Hi, I have been thinking about the first molt a lot. I have a few questions to ask and I want trustworthy answers so thought here would be suitable  
Firstly, when cockatiels go through their first molt, do they change patterns/colours? 
Mine is cinnamon pied (I think...) and wondering if that will change (hoping not :/)

My other question is do the feathers actually look or feel different? 

If anyone has before and after photos I would be interested in seeing them 

Thanks so much for answers, I am new to bird owning!


----------



## cknauf (Aug 27, 2012)

Males will change their pattern. Male pearls lose their pearls (although this can take several molts), and males of all other mutations save for pied will get a clear head. So your cinnamon pied will stay the same.

The new feathers can look darker, but that's just because the older feathers have become faded.


----------



## kmclaassen (Jan 17, 2013)

Here are a couple of before and after pics of my Tiel. I have had him for almost a year and he has had I believe 2 molts. This can give you kind of an idea on how some of them can change when they molt.


----------



## Fredandiris (Nov 27, 2012)

Young cinnamons start with pink beaks and I think that darkens to a light gray with age.

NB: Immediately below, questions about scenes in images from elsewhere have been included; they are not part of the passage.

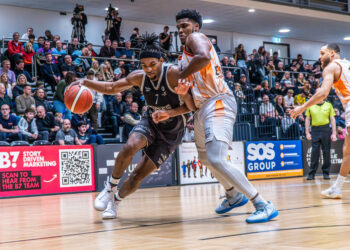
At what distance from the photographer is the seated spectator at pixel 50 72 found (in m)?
14.8

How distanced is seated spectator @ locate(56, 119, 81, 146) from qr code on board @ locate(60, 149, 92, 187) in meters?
0.48

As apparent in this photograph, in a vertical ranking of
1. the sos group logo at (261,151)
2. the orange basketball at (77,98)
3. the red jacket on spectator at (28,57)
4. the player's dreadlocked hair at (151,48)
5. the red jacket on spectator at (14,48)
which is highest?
the red jacket on spectator at (14,48)

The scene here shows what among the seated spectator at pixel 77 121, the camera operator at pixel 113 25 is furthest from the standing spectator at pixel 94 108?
the camera operator at pixel 113 25

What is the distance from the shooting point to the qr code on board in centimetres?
1161

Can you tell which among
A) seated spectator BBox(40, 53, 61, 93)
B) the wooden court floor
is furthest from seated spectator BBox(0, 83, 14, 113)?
the wooden court floor

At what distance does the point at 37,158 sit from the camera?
37.0ft

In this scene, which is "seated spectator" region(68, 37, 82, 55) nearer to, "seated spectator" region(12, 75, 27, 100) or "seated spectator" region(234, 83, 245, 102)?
"seated spectator" region(12, 75, 27, 100)

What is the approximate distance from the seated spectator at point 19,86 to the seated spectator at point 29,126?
114 cm

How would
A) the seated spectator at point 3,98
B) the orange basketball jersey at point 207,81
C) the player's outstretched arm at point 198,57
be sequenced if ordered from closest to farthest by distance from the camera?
the player's outstretched arm at point 198,57
the orange basketball jersey at point 207,81
the seated spectator at point 3,98

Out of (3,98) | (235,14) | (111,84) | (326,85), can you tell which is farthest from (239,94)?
(111,84)

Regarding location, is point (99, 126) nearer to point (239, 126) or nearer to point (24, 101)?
point (24, 101)

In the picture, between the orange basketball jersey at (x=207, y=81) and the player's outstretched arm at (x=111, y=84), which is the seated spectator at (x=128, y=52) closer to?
the player's outstretched arm at (x=111, y=84)

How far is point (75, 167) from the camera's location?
11.7 metres

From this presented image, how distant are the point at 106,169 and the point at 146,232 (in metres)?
Result: 7.67
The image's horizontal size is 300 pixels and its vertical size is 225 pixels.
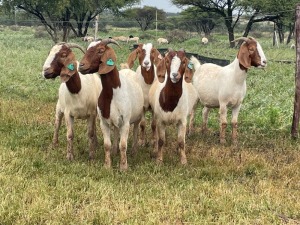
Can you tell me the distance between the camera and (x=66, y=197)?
5.01 metres

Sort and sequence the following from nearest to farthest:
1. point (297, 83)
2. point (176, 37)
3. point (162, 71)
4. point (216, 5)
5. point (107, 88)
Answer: point (107, 88) → point (162, 71) → point (297, 83) → point (216, 5) → point (176, 37)

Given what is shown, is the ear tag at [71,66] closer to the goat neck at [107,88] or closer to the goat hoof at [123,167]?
the goat neck at [107,88]

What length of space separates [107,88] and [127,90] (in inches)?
17.1

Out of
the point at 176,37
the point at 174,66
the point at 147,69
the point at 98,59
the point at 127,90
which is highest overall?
the point at 98,59

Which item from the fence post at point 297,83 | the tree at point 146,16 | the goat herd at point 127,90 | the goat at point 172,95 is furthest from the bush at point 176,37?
the goat at point 172,95

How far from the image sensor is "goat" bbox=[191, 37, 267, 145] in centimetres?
764

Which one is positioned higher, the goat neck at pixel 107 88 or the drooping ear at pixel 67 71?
the drooping ear at pixel 67 71

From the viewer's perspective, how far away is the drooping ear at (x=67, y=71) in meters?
6.36

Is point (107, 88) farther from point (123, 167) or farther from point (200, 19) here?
point (200, 19)

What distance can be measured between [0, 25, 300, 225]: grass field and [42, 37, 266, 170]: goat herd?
42 centimetres

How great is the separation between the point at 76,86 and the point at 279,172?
3481 millimetres

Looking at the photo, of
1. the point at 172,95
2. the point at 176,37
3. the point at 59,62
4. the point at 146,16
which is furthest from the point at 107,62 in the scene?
the point at 146,16

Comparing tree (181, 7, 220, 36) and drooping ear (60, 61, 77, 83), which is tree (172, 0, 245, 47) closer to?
tree (181, 7, 220, 36)

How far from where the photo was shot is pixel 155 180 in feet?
19.3
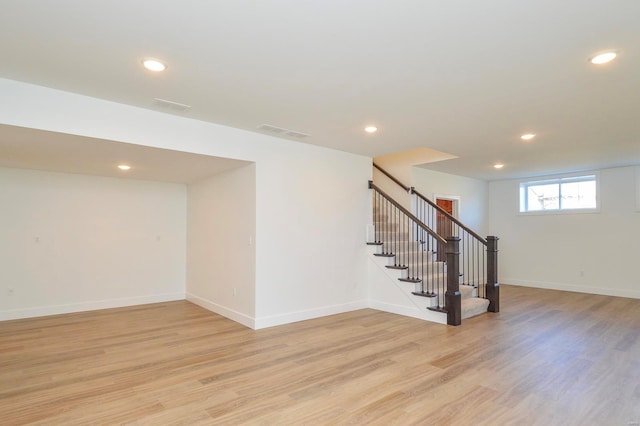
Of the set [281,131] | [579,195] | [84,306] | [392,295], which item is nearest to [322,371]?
[392,295]

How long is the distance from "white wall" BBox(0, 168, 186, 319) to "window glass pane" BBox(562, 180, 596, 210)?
27.2 ft

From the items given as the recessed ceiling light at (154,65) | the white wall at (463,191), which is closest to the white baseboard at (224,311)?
the recessed ceiling light at (154,65)

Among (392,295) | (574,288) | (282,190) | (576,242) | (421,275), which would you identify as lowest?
(574,288)

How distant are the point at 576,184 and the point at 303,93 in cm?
747

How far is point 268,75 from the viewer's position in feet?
9.67

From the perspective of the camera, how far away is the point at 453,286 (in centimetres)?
489

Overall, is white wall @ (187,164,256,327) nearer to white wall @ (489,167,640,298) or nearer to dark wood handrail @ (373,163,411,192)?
dark wood handrail @ (373,163,411,192)

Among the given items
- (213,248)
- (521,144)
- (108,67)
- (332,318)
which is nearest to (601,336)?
(521,144)

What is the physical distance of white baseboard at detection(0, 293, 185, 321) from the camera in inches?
205

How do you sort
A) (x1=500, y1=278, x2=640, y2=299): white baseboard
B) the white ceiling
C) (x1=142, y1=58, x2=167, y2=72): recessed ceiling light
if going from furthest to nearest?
1. (x1=500, y1=278, x2=640, y2=299): white baseboard
2. (x1=142, y1=58, x2=167, y2=72): recessed ceiling light
3. the white ceiling

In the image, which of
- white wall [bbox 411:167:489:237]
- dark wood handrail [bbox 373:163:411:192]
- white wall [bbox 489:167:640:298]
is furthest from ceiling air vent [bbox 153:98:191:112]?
white wall [bbox 489:167:640:298]

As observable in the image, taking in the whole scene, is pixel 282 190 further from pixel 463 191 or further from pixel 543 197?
pixel 543 197

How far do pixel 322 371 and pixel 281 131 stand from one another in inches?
114

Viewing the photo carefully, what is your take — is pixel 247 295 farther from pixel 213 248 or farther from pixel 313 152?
pixel 313 152
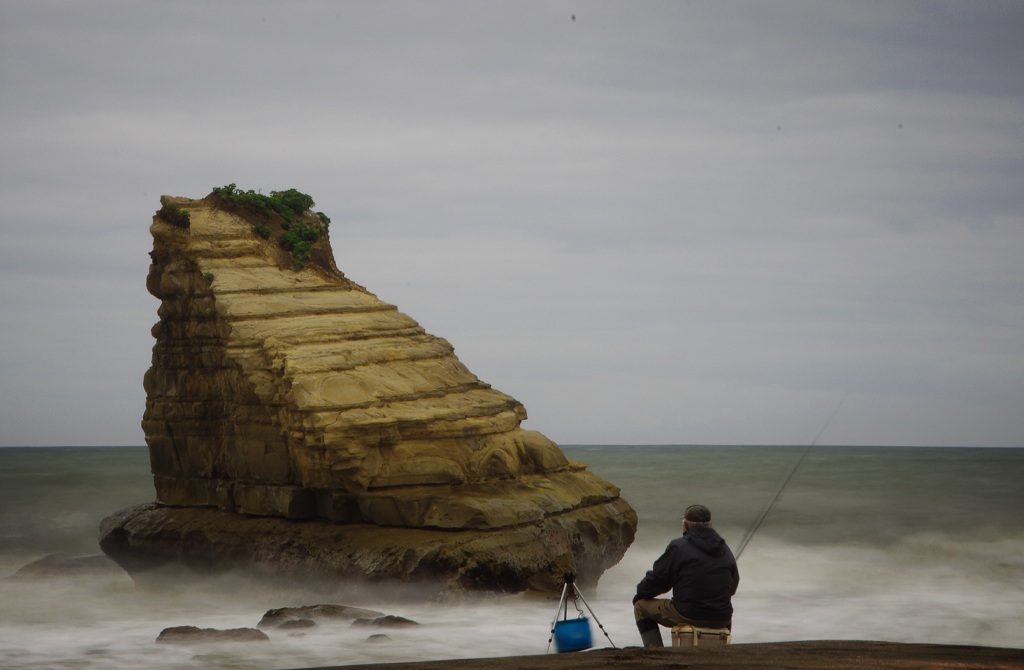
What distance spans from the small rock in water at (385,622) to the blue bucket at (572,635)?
6117 mm

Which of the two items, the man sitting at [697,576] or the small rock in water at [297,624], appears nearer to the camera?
the man sitting at [697,576]

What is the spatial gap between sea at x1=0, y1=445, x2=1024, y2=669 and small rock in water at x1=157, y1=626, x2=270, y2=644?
0.17 meters

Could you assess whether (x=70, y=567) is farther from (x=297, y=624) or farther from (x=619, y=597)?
(x=619, y=597)

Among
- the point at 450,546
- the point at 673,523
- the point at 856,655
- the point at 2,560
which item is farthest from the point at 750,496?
the point at 856,655

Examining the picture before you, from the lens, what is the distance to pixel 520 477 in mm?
18266

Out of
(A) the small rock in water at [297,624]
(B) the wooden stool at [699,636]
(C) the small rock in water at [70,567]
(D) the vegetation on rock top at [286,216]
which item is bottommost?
(B) the wooden stool at [699,636]

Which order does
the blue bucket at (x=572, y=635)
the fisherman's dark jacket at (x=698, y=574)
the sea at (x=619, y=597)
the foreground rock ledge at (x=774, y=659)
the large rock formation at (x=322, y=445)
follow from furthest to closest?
1. the large rock formation at (x=322, y=445)
2. the sea at (x=619, y=597)
3. the blue bucket at (x=572, y=635)
4. the fisherman's dark jacket at (x=698, y=574)
5. the foreground rock ledge at (x=774, y=659)

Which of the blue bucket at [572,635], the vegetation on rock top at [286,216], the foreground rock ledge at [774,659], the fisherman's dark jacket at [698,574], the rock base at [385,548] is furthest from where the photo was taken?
the vegetation on rock top at [286,216]

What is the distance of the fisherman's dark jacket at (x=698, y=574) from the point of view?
9.38 metres

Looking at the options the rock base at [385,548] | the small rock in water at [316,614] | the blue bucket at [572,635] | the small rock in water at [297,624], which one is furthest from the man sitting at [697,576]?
the small rock in water at [316,614]

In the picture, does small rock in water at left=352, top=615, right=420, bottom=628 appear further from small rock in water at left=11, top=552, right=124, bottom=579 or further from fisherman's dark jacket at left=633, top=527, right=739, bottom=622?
small rock in water at left=11, top=552, right=124, bottom=579

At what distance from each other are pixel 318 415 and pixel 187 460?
4463 mm

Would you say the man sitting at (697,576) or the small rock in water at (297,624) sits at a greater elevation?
the small rock in water at (297,624)

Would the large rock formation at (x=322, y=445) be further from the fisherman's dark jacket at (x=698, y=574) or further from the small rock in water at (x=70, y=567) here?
the fisherman's dark jacket at (x=698, y=574)
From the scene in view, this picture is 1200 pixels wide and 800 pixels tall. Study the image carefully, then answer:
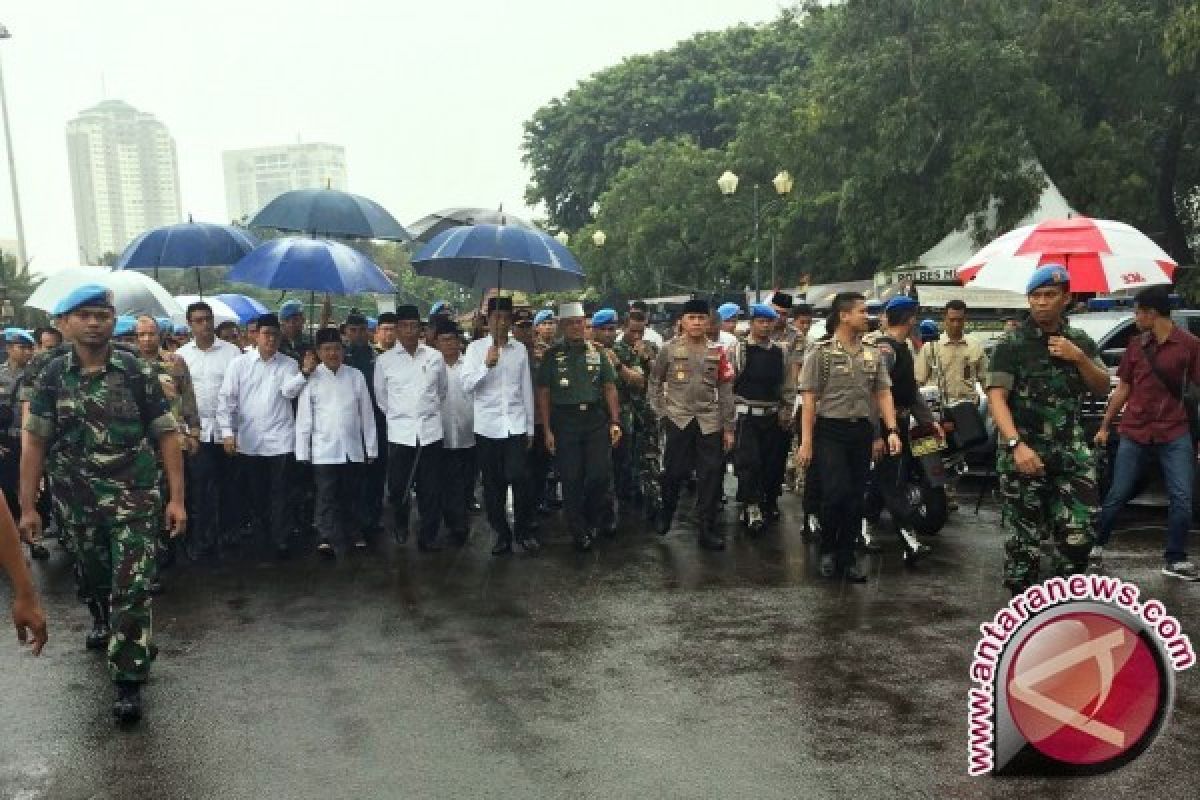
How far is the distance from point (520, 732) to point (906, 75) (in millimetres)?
15970

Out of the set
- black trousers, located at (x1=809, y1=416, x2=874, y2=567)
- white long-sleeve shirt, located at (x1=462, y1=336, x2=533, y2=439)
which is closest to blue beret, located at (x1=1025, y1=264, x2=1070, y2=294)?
black trousers, located at (x1=809, y1=416, x2=874, y2=567)

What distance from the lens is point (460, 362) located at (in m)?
8.66

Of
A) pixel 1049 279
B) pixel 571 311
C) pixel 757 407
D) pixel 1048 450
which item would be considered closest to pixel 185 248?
pixel 571 311

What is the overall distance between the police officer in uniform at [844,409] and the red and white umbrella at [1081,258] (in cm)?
82

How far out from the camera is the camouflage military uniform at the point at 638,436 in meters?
9.38

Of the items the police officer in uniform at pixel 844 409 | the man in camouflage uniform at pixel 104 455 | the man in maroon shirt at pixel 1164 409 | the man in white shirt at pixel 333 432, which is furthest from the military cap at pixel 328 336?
the man in maroon shirt at pixel 1164 409

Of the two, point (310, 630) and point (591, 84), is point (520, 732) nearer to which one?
point (310, 630)

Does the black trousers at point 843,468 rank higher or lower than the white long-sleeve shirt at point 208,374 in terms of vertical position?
lower

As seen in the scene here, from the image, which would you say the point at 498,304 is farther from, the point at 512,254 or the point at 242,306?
the point at 242,306

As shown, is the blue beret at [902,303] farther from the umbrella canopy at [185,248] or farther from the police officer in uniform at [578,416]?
the umbrella canopy at [185,248]

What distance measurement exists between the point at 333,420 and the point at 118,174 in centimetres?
12514

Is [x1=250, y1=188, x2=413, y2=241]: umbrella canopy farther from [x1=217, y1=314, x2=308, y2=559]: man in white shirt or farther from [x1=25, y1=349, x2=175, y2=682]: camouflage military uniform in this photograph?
[x1=25, y1=349, x2=175, y2=682]: camouflage military uniform

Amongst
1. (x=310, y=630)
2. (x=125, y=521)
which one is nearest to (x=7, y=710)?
(x=125, y=521)

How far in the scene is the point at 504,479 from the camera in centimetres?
821
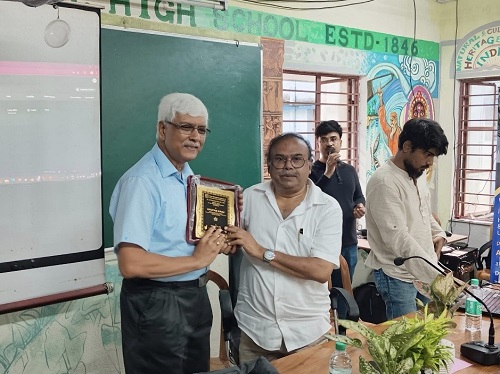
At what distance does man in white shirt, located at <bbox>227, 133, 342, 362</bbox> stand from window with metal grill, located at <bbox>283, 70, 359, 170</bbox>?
2.32 m

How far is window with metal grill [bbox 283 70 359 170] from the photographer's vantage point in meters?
4.68

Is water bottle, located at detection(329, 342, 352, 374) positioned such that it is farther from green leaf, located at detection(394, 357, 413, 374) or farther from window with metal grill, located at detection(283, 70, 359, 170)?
window with metal grill, located at detection(283, 70, 359, 170)

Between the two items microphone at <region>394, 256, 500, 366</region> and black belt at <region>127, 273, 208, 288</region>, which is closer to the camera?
microphone at <region>394, 256, 500, 366</region>

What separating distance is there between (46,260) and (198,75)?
1533mm

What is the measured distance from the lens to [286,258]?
2143mm

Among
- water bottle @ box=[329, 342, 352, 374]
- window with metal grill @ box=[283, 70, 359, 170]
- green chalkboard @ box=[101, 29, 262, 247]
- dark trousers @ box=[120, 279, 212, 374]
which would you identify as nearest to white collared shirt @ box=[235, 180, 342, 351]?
dark trousers @ box=[120, 279, 212, 374]

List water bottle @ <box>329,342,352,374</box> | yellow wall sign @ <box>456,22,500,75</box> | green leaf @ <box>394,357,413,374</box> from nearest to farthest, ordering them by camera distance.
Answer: green leaf @ <box>394,357,413,374</box> < water bottle @ <box>329,342,352,374</box> < yellow wall sign @ <box>456,22,500,75</box>

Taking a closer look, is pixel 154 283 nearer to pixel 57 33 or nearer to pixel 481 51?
pixel 57 33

Their feet may also darken, but will remain a pinkish color. 

Also, I'm not sure if this applies to pied (I have no experience with pieds but I LOVE the mutation), but males will lose the barring under their tails after their first molt.


----------



## Vickitiel (Oct 10, 2012)

kmclaassen said:


> Here are a couple of before and after pics of my Tiel. I have had him for almost a year and he has had I believe 2 molts. This can give you kind of an idea on how some of them can change when they molt.


Wow! He was a gorgeous baby and now he's a handsome lad! Stunning!


----------



## catalinadee (Jan 1, 2011)

Yeah he should stay almost the same  they just look new and snazzy!


----------



## Jay Dako (May 21, 2021)

Does White-face pearl changes its color when it start to molt?


----------



## Luka the tiel (Apr 28, 2021)

cknauf said:


> Males will change their pattern. Male pearls lose their pearls (although this can take several molts), and males of all other mutations save for pied will get a clear head. So your cinnamon pied will stay the same.
> 
> The new feathers can look darker, but that's just because the older feathers have become faded.


Does a normal grey split to pied male get more pied feathers? My tiel has a few pied feathers (tickmarks) on the back of his crest and was wondering if he would look more to a pied when he molts


----------